The levenshtein distance is used for measuring the “distance” or similarity of two character strings. Other similarity algorithms can be supplied to the code that does the matching.

This code is used in pot2po, tmserver and Virtaal. It is implemented in the toolkit, but can optionally use the fast C implementation provided by python-Levenshtein if it is installed. It is strongly recommended to have python-levenshtein installed.

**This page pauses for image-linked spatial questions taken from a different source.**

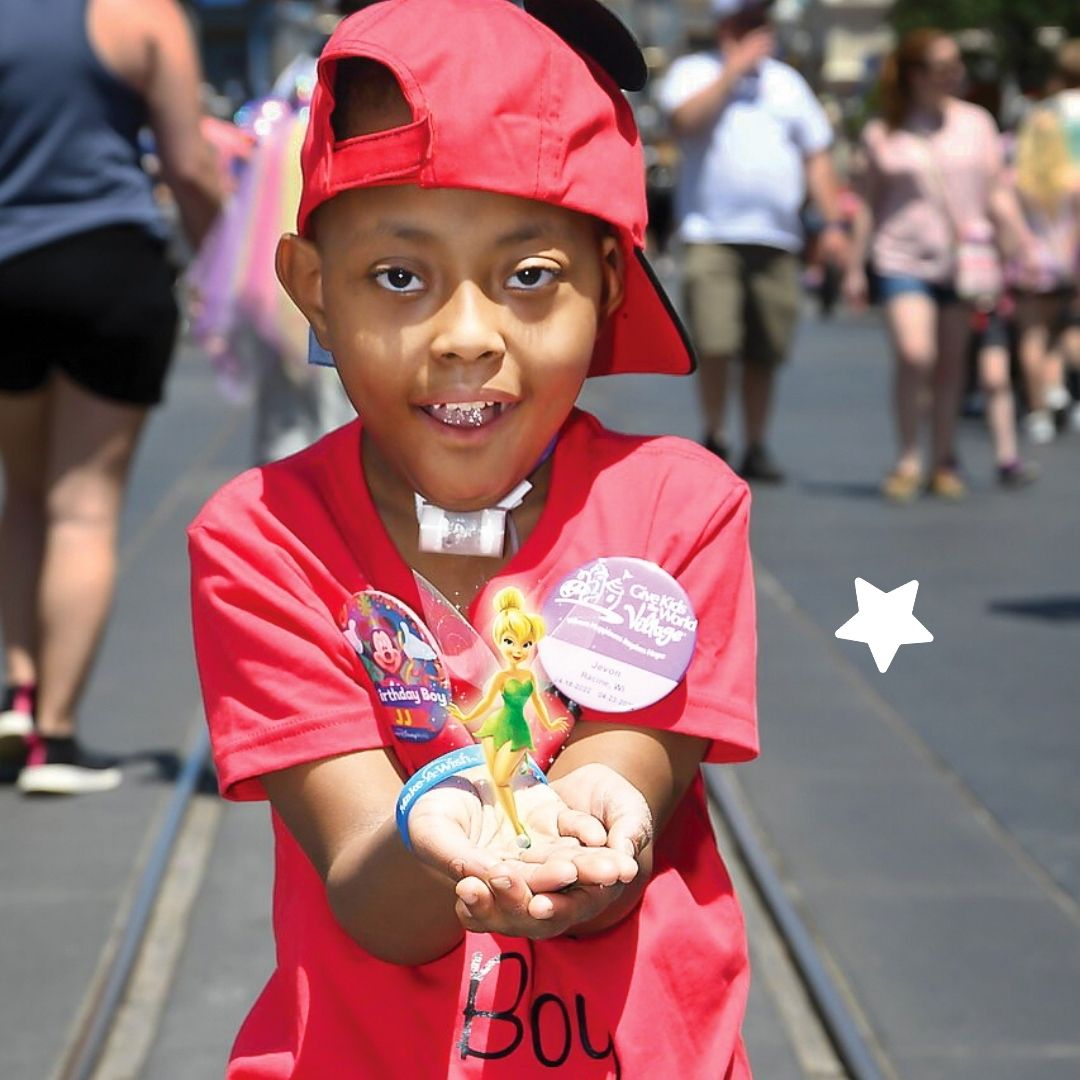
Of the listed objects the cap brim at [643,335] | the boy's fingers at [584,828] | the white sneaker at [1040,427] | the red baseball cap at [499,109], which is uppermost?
the red baseball cap at [499,109]

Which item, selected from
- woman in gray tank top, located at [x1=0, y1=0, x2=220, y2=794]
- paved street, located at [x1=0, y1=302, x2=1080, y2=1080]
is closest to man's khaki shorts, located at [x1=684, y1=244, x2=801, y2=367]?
paved street, located at [x1=0, y1=302, x2=1080, y2=1080]

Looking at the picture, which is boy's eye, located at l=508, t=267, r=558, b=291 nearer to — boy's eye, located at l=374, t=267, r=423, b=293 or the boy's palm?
boy's eye, located at l=374, t=267, r=423, b=293

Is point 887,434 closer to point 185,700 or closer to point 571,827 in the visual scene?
point 185,700

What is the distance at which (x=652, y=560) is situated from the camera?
79.2 inches

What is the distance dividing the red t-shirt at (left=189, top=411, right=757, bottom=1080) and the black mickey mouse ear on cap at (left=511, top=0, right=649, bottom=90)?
349mm

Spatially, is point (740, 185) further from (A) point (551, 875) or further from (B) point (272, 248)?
(A) point (551, 875)

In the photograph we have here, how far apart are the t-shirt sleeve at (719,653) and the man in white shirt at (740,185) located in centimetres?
763

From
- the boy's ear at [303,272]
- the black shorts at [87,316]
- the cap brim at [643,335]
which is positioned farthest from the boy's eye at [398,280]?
the black shorts at [87,316]

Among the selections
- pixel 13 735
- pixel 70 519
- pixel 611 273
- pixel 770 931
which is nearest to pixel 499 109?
pixel 611 273

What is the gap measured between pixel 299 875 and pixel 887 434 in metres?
10.9

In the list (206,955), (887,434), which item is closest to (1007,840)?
(206,955)

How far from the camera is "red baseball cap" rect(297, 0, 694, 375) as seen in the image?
185 centimetres

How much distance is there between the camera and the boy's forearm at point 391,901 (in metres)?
1.84

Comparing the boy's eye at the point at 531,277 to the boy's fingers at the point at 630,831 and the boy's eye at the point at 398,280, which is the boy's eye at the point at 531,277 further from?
the boy's fingers at the point at 630,831
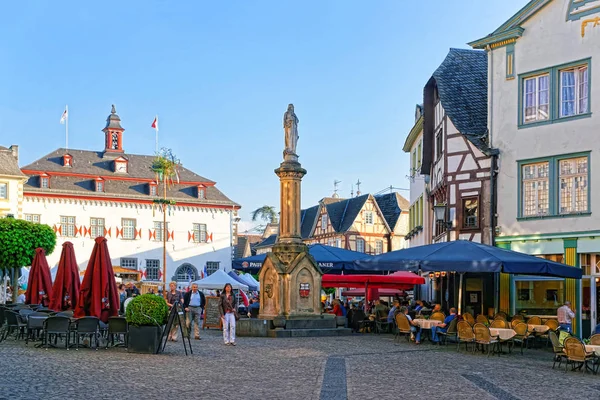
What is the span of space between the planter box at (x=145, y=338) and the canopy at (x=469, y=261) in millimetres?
6982

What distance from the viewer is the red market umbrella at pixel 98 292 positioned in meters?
19.3

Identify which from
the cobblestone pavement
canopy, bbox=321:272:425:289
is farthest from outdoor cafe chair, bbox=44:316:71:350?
canopy, bbox=321:272:425:289

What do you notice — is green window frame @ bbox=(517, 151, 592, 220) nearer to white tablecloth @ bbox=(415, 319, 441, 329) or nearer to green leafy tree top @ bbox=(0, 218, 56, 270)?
white tablecloth @ bbox=(415, 319, 441, 329)

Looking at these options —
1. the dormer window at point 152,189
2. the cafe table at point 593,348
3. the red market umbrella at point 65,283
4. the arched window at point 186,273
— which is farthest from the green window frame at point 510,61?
the dormer window at point 152,189

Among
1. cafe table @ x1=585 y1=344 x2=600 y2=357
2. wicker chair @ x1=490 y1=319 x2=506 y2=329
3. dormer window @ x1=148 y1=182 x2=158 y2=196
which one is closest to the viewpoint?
cafe table @ x1=585 y1=344 x2=600 y2=357

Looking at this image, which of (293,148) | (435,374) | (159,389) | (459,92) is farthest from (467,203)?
(159,389)

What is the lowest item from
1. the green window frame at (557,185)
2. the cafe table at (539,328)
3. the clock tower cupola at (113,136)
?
the cafe table at (539,328)

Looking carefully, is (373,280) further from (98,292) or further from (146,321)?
(146,321)

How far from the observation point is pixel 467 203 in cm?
3011

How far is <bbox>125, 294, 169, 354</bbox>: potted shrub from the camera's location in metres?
17.8

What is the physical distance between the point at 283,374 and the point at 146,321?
4354mm

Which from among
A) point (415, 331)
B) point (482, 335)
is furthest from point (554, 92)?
point (482, 335)

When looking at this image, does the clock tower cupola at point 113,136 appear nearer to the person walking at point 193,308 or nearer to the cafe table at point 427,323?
the person walking at point 193,308

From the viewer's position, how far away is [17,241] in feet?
118
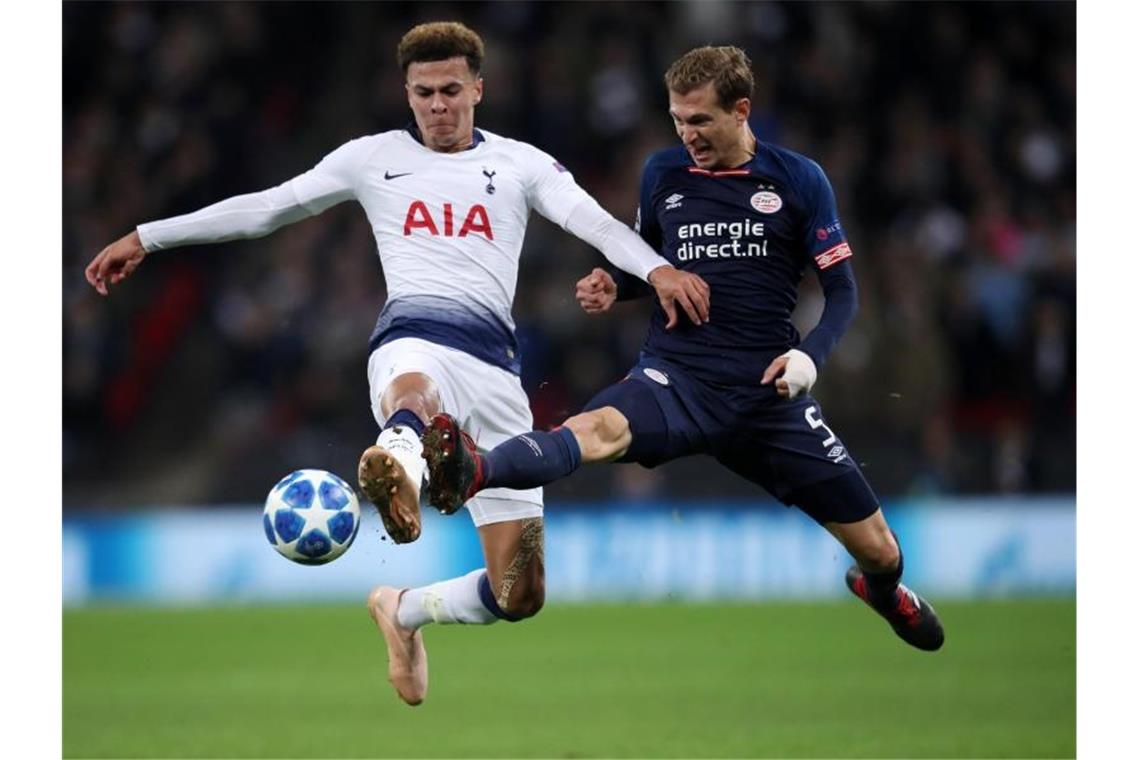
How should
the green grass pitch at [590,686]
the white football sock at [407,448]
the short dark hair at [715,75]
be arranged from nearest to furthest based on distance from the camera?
1. the white football sock at [407,448]
2. the short dark hair at [715,75]
3. the green grass pitch at [590,686]

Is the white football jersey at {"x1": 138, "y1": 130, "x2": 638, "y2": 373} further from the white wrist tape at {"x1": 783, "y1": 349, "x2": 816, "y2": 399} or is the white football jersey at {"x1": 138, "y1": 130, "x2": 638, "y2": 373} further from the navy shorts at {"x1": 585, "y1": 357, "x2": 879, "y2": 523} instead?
the white wrist tape at {"x1": 783, "y1": 349, "x2": 816, "y2": 399}

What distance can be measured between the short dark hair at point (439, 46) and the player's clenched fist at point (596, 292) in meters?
0.89

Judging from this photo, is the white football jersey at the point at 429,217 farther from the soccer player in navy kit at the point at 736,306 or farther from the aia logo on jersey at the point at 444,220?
the soccer player in navy kit at the point at 736,306

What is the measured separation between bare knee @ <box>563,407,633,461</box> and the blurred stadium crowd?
5342 mm

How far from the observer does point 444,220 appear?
6.53 m

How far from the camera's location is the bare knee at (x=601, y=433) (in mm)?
5988

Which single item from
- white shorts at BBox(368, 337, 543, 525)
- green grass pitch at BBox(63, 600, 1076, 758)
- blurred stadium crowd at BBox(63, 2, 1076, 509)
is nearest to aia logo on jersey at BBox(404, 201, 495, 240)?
white shorts at BBox(368, 337, 543, 525)

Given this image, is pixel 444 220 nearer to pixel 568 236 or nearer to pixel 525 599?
pixel 525 599

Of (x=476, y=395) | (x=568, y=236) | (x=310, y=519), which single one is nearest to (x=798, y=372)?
(x=476, y=395)

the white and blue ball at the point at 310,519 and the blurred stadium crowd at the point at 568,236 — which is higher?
the blurred stadium crowd at the point at 568,236

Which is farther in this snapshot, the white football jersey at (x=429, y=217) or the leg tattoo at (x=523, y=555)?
the leg tattoo at (x=523, y=555)

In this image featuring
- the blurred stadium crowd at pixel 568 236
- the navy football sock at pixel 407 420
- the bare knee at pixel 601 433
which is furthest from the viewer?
the blurred stadium crowd at pixel 568 236

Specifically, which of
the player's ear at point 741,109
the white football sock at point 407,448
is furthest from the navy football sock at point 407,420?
the player's ear at point 741,109

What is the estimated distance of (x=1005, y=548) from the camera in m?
13.3
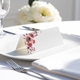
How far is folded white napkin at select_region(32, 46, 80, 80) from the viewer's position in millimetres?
414

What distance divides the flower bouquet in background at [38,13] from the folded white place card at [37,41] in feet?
1.13

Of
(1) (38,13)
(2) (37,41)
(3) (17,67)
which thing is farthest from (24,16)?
(3) (17,67)

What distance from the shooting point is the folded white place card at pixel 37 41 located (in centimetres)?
53

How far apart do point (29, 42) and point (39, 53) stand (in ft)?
0.12

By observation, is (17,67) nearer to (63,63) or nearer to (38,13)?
(63,63)

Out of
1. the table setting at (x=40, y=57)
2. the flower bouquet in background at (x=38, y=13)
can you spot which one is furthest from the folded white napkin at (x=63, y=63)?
the flower bouquet in background at (x=38, y=13)

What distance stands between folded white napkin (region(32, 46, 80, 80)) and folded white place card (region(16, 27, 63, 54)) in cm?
7

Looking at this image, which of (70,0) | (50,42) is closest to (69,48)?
(50,42)

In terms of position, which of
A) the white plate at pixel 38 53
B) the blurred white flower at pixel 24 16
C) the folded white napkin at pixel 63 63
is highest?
the blurred white flower at pixel 24 16

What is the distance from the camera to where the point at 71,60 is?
48 centimetres

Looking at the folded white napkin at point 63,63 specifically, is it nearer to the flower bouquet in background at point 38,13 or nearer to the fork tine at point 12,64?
the fork tine at point 12,64

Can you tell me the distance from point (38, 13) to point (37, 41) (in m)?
0.39

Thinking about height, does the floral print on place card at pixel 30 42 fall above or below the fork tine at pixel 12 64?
above

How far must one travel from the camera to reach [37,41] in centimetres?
56
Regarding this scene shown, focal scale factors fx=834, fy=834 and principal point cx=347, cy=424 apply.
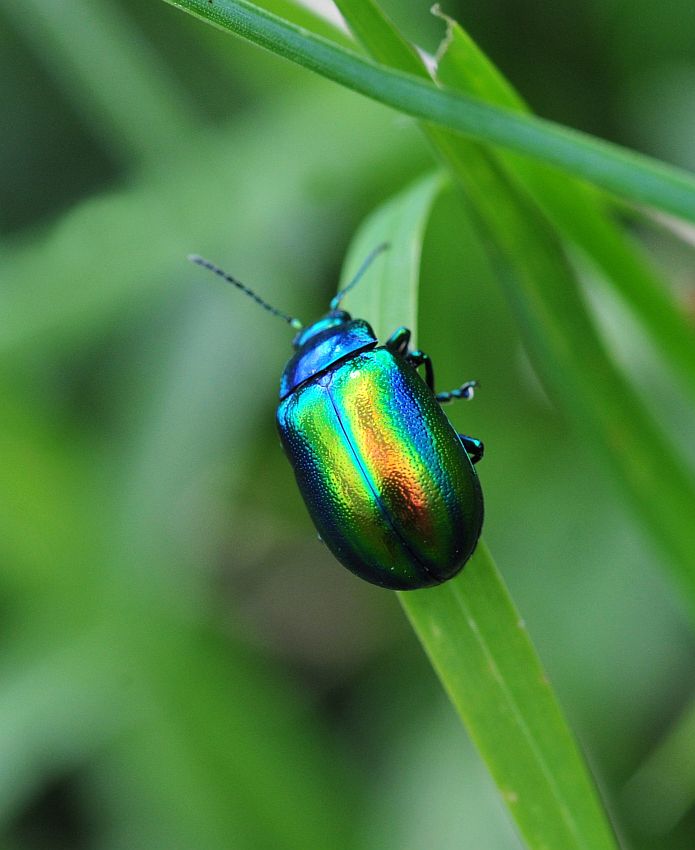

To exercise the code the classfile “Levenshtein.py” can be executed directly with:

$ python Levenshtein.py "The first string." "The second string"

Note

Remember to quote the two parameters.

The following things should be noted:

Shortcommings

The following shortcommings have been identified:

  • Cases sensitivity: ‘E’ and ‘e’ are considered different characters and according differ as much as ‘z’ and ‘e’. This is not ideal, as case differences should be considered less of a difference.
  • Diacritics: ‘ê’ and ‘e’ are considered different characters and according differ as much as ‘z’ and ‘e’. This is not ideal, as missing diacritics could be due to small input errors, or even input data that simply do not have the correct diacritics.
  • Similar but different words: Words that have similar characters, but are different, could increase the similarity beyond what is wanted. The sentences “It is though.” and “It is dough.” differ markedly semantically, but score similarity of almost 85%. A possible solution is to do an additional calculation based on words, instead of characters.
  • Whitespace: Differences in tabs, newlines, and space usage should perhaps be considered as a special case.